» **Document segment**:
'''
Wheatstone 12-Sided Duete

            The 12-sided Wheatstone, No. 35074
      donated to the Horniman Museum by Robert Gaskins
                        May 2000

       A Report on its origin, condition and provenance
                           by
                       Neil Wayne
   sometime owner & curator, The Wayne Concertina Collection
        Editor, "Free Reed - The Concertina Newsletter "

             Concertina Research and Resources
    The Cedars, Belper, Derbyshire DE56 1DD, United Kingdom
 Tel: 01773 824157   Fax: 01773 825573   Cellnet: 0802 708389
             www.free-reed.co.uk/concertinas
               concertinas@free-reed.co.uk


Neil Wayne and Robert Gaskins with Wheatstone 35074

Summary

1. In November 1999, an unusual Wheatstone Concertina, serial number 35074, was offered for sale on the eBay Internet Auction site.

2. It attracted much attention, from private bidders, from collectors, from museums and from concertina experts and enthusiasts because of its unique 12-sided shape (hitherto thought to be only ever used by Lachenal & Co for their premier range of 'Edeophone' concertinas), and for its unusual fingering system.

3. On-line discussions and comments amongst the concertina fraternity considered that the instrument may perhaps be a 're-badged' Lachenal instrument, having received later replacement ends with Wheatstone label and numbers, or to be a 'post-Lachenal-closure-stock' instrument, completed and labelled by the Wheatstone firm, but being made from parts or partially completely instruments acquired by Wheatstones' when that firm took over and bought out the closed Lachenal & Co stocks in the mid 1930s.

4. Thanks to the generosity of Dr Robert Gaskins of San Francisco, the instrument was purchased for donation to the Horniman Museum, London.

5. On receipt of the instrument here in Derbyshire, it appeared, apart from its 12-side 'Edeophone' shape, to be of totally Wheatstone construction and labelling, and was within an apparently original 'Wheatstone-West Street' labelled square hide case (black).

6. A detailed examination of the instrument was carried out by Steve Dickinson at the Workshops of his company, C Wheatstone & Co. On comparison of the instrument with Mr Dickinson's large quantity of original concertina-making tools, jigs and machinery, it was clearly apparent that the entire instrument had been made within the 1930-period Wheatstone workshops, using the same jigs and tools acquired in the 1970s on Mr Dickinson's acquisition of the C Wheatstone firm, and now still used by him in the manufacture of Wheatstone Concertinas.

7. Mr Dickinson showed that the historic Wheatstone jigs enabled 6-sided, 8-sided (the "aeola" patent style) and 12-sided "Edeophone" concertina ends and action boards to be constructed on the same tools, and provided further such evidence showing that by the mid-1930s, Wheatstones' were tooled up to make Edeophone-pattern instruments.
'''
» **Source data**:
'''
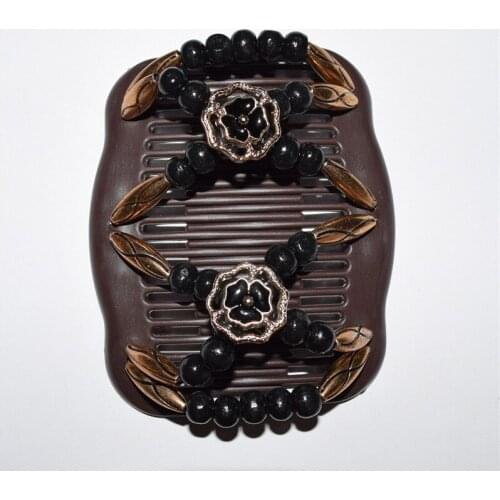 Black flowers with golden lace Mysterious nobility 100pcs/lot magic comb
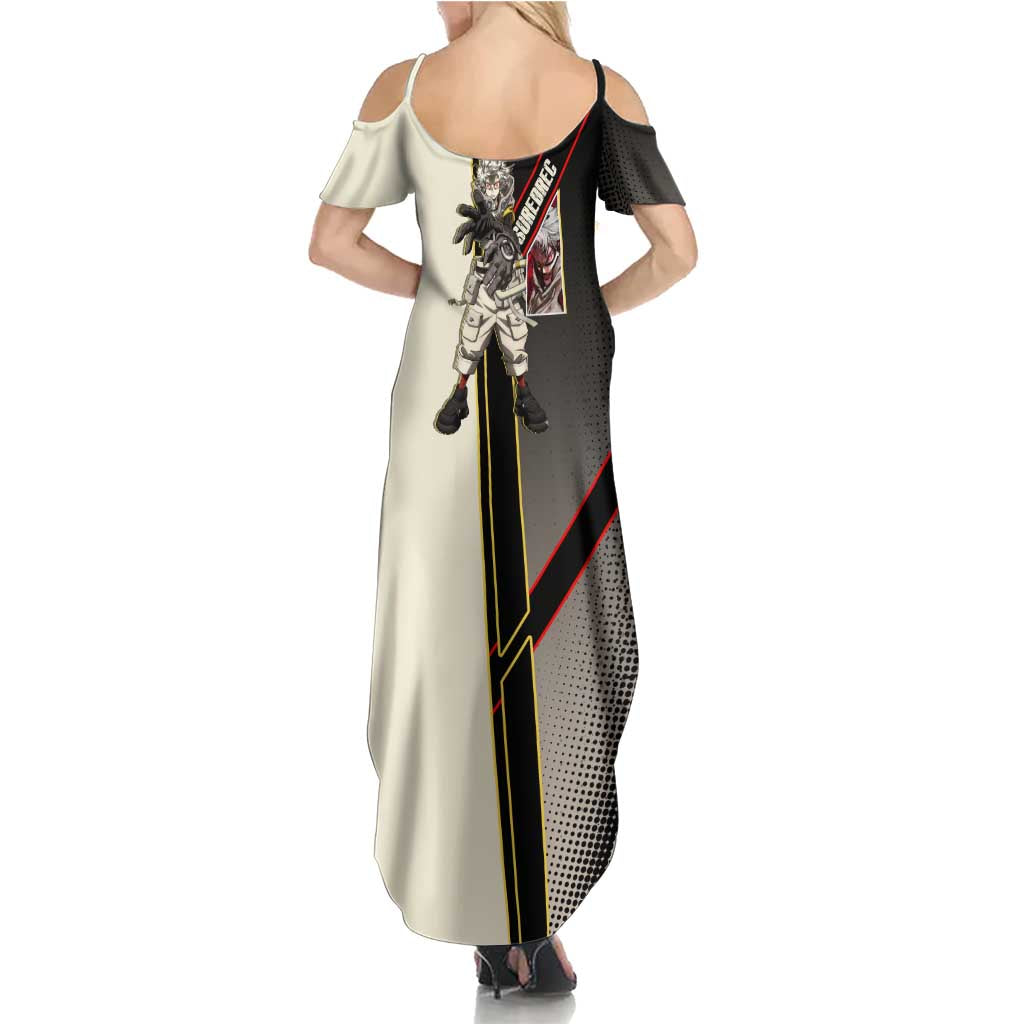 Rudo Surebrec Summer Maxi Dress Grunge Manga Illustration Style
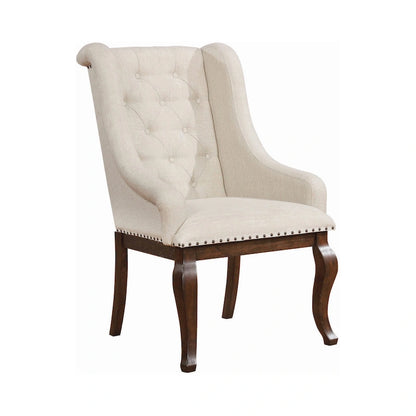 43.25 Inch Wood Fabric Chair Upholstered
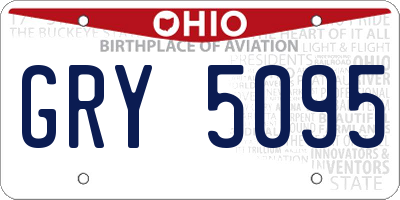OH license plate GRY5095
'''
'''
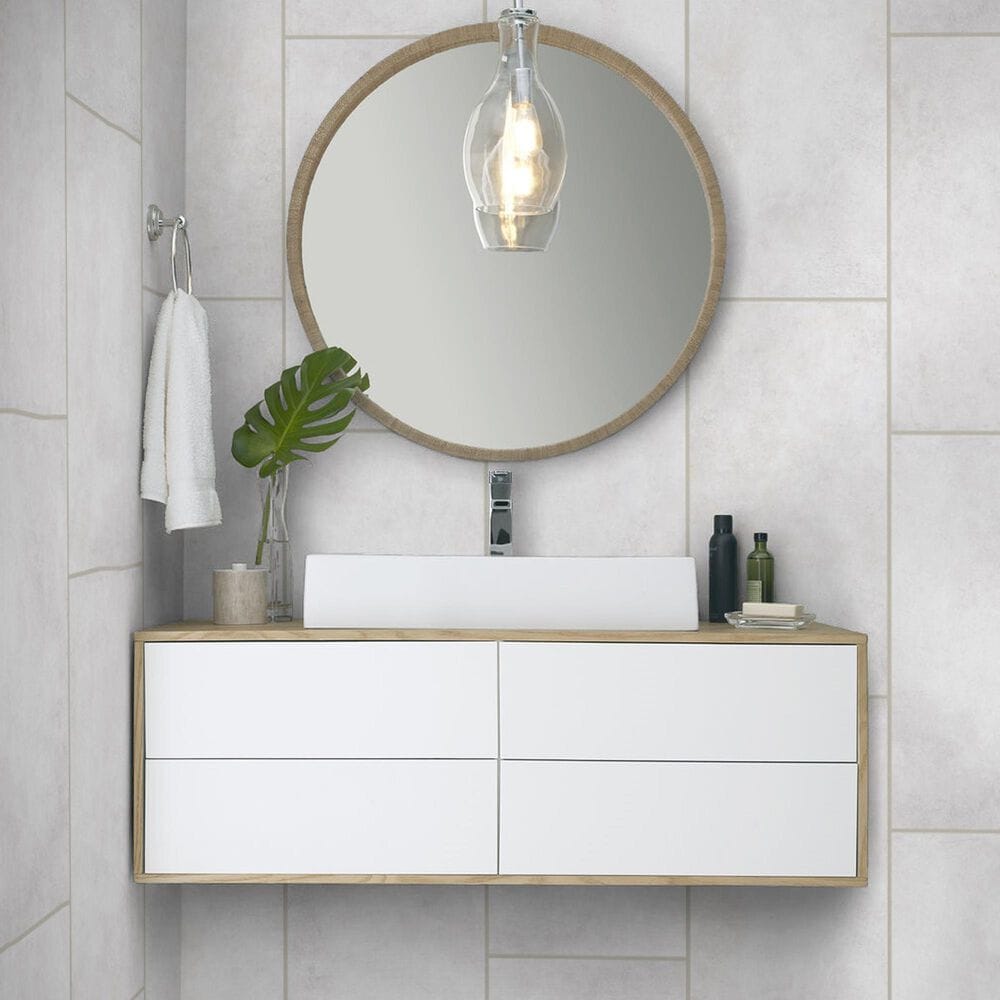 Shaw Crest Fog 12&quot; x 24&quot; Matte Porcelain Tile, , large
'''
» **Problem details**: Continue the report on Wheatstone concertina No. 35074, picking up after its seventh numbered point.

» **Task result**:
8. The Horniman Museum then consulted the C Wheatstone & Co sales and manufacturing ledgers from 1900, (placed on permanent loan to the Museum by C Wheatstone & Co.), and found that both No 35074 and many other instruments were made during 1938, and their Ledger Entries were annotated 'Edeo', indicating further that the Instrument was 100% Wheatstone-made, to Lachenals' patterns, but using purpose-built Wheatstone tools.


Neil Wayne with the concertina opened up

A Report on its origin, condition and provenance

External Appearance and characteristics of Wheatstone No 35,074

The Instrument was a large 12-sided concertina, 10 inches/25.4cm in diameter, with raised chromium-plated metal ends having Wheatstone-pattern fretwork with red fabric backing, again in the Wheatstone style.

The right hand end's label was the typical two-rivet scalloped-edge printed-metal badge, embossed "Manufacturers C Wheatstone & Co London".

The left hand end's label was the typical two-rivet scalloped-edge printed-metal badge, embossed "Wheatstone" and "Made in England" above and below the rectangular serial number cartouche, wherein was stamped "35074".

The inset areas into which these scalloped end-labels were riveted showed no signs of any alteration of a previous Lachenal-style label cartouche, nor any 'welding-in' of a new label recess area.

The chromed end-plates were inset into the stained black-stained wooden end-frames, and showed areas of severe palm-wear, revealing two further levels of nickel plating beneath the final chromed-plate finish. The six eight screws per end had gently domed heads with a flattish level of countersinking.

The eight-fold leather bellows were of rough-grained black leather.

The instument retained original thick-hide leather hand-straps, deeply stamped with "C Wheatstone & Co Manufacturers London", and retaining some original gilding to the lettering. The straps were secured to the hand-bar with two screws through rectangular blocks of pearl, and each had the usual nickel Wheatstone adjustment buckle to the lower end of the hand-bar.

Internal details & characteristics of Wheatstone No 35074

The inner face of each action boards was stamped with an inked rubber-stamp mark "Wheatstone 35074", and both the top-most inner face of each end's bellows frame and the top-most outer reed chambers of each reed-pan was stamped with an inked and impressed mark "74". It was standard practice to so mark the parts of each concertina, with the final two numbers of the instrument's serial number, so as to enable parts to be re-united at the assembly stage.

The centre hole of each reed-pan was markedly offset from centre, and the larger, deeper reeds on the inner faces of the reed pans were markedly inset towards the centre of their pan.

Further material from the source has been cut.